Myrlie Evers was Medgar’s partner in life and work. She assisted him in the NAACP and hosted civil rights leaders in her home, which became an overnight shelter for many African-Americans who were victims of abuse and threats.

Medgar became one of the first Blacks to apply for admission to the University of Mississippi Law School (he was denied.) Later he would assist James Meredith in desegregating Ole Miss in 1962. On May 28, 1963 a Molotov cocktail was thrown at the Evers’ home and, on June 7th of that year Medgar was nearly run down by a car after he emerged from the NAACP office in Jackson. 

In the early morning of June 12, 1963, hours after President John Kennedy’s nationally televised civil rights address, Evers pulled into his driveway after attending a NAACP meeting. Emerging from his car and carrying t-shirts that read “Jim Crow Must Go,” Evers was shot in the back.

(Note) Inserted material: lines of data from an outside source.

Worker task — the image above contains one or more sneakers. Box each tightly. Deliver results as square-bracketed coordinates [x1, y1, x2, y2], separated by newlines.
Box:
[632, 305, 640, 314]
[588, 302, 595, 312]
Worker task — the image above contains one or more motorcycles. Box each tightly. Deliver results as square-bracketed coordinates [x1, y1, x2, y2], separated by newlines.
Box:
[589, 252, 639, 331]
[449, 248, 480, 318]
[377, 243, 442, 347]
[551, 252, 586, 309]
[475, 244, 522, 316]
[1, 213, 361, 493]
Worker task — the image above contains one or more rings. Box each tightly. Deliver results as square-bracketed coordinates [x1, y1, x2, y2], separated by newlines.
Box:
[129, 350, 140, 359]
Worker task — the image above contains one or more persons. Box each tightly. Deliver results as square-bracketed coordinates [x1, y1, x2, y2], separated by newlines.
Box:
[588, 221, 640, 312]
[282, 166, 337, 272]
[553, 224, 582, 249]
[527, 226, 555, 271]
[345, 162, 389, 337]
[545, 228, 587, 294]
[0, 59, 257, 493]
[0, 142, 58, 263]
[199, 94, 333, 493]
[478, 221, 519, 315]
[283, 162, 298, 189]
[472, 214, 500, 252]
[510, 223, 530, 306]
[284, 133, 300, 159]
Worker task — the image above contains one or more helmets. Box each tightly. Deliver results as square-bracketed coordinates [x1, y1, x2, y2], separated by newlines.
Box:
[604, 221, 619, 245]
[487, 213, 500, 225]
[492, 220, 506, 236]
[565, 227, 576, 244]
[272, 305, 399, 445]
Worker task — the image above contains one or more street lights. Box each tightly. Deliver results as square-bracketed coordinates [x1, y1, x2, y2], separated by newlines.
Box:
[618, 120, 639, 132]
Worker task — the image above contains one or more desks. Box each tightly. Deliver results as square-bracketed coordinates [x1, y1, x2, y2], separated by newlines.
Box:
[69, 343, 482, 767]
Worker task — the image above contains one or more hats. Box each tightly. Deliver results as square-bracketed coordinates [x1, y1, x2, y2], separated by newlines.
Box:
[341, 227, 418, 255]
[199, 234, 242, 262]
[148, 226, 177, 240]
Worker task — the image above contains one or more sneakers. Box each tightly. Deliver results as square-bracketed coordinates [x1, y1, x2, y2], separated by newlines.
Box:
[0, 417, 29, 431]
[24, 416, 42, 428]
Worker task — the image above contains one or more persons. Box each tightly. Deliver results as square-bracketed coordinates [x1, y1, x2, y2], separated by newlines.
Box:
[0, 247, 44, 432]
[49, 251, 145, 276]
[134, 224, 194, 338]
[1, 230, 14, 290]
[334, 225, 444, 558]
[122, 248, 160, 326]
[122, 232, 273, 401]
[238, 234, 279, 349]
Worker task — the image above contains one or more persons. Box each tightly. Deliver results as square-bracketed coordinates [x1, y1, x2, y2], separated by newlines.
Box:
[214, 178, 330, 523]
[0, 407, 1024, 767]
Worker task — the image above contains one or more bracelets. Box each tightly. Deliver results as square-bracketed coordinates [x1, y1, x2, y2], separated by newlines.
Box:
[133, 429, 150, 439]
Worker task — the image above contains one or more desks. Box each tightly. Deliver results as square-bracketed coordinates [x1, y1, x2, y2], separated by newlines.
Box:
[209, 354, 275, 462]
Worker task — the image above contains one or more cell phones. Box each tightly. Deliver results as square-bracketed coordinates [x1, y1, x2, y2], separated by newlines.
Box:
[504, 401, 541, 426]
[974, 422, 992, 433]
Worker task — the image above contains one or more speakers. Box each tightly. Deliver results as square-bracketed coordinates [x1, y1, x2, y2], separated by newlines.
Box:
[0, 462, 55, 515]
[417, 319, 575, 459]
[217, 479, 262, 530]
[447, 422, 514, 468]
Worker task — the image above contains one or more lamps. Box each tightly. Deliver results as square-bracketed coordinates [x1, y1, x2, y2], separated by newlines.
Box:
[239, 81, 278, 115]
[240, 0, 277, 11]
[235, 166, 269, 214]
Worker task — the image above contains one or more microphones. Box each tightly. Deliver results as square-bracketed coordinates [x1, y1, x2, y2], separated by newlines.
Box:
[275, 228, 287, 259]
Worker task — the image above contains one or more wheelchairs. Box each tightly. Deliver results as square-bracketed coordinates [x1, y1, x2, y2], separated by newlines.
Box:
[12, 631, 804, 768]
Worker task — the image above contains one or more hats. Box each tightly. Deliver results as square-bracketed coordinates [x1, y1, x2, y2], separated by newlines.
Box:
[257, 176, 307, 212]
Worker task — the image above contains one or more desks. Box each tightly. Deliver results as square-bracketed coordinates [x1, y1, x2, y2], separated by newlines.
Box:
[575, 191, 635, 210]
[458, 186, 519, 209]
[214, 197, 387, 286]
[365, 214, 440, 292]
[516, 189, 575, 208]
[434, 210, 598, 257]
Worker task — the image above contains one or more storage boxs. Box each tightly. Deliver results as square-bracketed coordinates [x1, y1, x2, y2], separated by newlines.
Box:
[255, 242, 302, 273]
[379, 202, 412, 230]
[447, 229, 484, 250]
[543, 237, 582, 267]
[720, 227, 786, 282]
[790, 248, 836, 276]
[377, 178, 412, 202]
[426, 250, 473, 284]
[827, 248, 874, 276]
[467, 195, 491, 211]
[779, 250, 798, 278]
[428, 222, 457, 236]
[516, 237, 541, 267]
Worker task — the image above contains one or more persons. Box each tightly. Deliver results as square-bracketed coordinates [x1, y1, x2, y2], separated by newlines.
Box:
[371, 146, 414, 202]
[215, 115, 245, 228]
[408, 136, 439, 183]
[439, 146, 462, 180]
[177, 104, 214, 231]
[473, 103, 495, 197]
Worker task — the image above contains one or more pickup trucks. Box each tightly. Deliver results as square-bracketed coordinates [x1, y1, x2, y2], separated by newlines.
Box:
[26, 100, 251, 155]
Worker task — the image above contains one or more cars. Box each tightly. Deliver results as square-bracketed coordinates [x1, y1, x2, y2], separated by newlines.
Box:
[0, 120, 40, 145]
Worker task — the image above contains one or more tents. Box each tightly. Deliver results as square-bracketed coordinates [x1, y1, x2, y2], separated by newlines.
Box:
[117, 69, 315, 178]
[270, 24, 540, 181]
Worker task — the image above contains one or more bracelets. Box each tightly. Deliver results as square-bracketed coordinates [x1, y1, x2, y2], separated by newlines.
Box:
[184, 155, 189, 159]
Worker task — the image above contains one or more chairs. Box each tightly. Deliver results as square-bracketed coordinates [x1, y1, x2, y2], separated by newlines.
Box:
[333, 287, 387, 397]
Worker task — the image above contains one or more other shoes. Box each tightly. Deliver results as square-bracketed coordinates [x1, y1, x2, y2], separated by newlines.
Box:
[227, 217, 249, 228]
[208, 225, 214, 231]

His two small children witnessed the murder. He was taken to the local hospital in Jackson where he was initially refused entry until his family explained who he was. He died in the hospital an hour later.

Five thousand people marched in his funeral; Martin Luther King and other civil rights leaders led the procession. He was buried in Arlington National Cemetery before a crowd of more than 3,000.  Byron De La Beckwith, a Ku Klux Klan member, was tried for the murder. Twice all-white juries deadlocked and failed to reach a verdict.  In 1994 Beckwith was prosecuted again and – based on new evidence – was convicted of Evers’ murder on Feb. 5, 1994. He died in prison in 2001, age 80.  

(Sources: Seven things you should know about Medgar Evers by Barbara Maranzani;  Medgar Evers, the Mississippi Writers Page; Wikipedia.)
In 1995 Myrlie Evers-Williams became the first woman to head the National Association for the Advancement of Colored People (NAACP) a position she held until 1998.